Data records:
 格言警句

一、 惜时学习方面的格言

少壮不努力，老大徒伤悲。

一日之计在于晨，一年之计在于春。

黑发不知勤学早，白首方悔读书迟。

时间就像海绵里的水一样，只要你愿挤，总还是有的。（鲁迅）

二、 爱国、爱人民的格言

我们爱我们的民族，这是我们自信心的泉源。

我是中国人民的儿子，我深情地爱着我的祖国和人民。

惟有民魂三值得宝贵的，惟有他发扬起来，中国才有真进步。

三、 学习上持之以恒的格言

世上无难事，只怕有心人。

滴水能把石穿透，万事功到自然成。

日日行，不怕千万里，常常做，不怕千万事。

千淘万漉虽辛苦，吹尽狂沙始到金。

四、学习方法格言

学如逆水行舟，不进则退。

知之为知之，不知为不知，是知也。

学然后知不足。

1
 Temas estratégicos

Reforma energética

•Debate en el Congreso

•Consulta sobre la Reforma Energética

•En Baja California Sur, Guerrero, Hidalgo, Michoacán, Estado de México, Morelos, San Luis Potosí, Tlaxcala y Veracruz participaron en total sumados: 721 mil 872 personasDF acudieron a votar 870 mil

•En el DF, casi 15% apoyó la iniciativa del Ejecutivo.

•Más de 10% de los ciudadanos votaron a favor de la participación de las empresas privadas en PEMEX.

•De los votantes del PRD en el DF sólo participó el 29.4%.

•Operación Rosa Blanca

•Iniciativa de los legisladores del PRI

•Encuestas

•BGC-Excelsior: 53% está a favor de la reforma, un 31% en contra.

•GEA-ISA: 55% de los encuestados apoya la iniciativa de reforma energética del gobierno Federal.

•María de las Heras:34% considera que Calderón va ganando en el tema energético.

#### [Task description]
Which lines in the records contain the word "favor"? Copy each one.

#### [Answer box]
•Más de 10% de los ciudadanos votaron a favor de la participación de las empresas privadas en PEMEX.
•BGC-Excelsior: 53% está a favor de la reforma, un 31% en contra.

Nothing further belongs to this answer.